Rene Ebersole’s investigation into the illegal parrot trade touches virtually every part of the African grey parrot ecosystem, from the clever birds flexing their vocabularies in viral videos to the unscrupulous traders who seem less than forthcoming about the origins of their animals. The illegal grey parrot trade doesn’t attract a ton of scrutiny; “it’s a low-risk, high-reward crime,” Ebersole told an interviewer. This story is different: Ebersole moves among a number of the trade’s high-profile players, getting them on the record and undercutting their stories with some impressive groundwork.

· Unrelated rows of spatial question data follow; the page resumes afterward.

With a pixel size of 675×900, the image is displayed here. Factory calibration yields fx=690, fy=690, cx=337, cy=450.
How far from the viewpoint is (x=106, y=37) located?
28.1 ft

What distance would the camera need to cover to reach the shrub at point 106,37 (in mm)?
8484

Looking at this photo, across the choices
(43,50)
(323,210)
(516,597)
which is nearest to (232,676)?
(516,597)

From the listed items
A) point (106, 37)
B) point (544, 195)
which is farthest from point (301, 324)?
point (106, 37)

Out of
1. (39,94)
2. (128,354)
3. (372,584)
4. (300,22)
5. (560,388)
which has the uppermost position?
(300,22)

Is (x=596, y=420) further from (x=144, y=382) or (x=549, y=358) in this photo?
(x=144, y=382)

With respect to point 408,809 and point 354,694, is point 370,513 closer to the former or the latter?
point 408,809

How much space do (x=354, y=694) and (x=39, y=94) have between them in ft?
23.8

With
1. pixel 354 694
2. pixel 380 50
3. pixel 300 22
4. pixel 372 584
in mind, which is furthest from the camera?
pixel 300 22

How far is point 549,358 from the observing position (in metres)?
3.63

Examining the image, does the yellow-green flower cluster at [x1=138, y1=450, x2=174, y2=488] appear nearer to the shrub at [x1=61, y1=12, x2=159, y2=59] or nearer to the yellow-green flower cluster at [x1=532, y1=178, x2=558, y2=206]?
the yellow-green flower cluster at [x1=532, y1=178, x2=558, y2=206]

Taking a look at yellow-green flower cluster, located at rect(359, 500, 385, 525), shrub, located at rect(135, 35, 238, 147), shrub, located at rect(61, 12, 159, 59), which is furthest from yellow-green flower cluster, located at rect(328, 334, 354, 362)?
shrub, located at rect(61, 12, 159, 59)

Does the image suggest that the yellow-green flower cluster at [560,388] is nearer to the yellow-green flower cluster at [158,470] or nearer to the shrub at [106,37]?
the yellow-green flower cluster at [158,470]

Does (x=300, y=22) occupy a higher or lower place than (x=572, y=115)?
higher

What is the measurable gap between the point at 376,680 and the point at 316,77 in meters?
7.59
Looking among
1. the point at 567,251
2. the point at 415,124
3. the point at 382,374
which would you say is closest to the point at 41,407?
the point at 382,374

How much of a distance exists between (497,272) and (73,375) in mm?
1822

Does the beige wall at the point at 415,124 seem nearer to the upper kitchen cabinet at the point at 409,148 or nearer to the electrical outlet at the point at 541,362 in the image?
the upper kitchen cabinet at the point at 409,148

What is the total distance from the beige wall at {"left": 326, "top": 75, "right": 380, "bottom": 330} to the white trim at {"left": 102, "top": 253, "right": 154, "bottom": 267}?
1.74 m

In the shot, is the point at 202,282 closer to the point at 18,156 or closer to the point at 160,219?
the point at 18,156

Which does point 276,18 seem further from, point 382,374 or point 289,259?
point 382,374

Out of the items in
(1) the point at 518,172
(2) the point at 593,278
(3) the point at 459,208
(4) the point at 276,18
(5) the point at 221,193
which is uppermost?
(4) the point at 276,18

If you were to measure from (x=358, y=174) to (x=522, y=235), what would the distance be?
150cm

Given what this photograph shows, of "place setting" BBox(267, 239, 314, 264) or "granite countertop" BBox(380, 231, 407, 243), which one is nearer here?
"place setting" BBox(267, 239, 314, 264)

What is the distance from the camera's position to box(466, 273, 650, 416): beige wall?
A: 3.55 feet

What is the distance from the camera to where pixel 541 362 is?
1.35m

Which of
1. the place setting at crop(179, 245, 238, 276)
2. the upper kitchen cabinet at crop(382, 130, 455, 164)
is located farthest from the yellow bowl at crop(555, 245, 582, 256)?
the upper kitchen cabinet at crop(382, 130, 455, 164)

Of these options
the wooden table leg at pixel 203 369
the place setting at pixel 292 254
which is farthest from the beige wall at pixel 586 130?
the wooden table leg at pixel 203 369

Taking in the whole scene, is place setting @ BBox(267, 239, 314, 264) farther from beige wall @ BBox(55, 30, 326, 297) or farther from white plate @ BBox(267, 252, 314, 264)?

To understand the crisis facing African grey parrots, I traveled from poaching hot spots in the Democratic Republic of Congo, where the twilight chatter of their flocks is growing quiet, to South Africa, the world’s largest exporter of captive-bred African greys. Wildlife-crime investigators have long suspected that birds snatched from the wild are laundered through the country’s legal export channels. Searching for clues, I tracked dozens of leads on the ground and teamed up with a Colorado scientist and a retired South African environmental-­law-enforcement agent to test if an innovative forensic technique — analyzing parrots’ gut microbes — could reveal whether some parrot exporters are trafficking poached birds. In the glitzy United Arab Emirates, a major marketplace for greys, I visited dozens of pet shops catering to families who want their own talking bird. And in a Florida living room, I met an African grey who is trending on YouTube.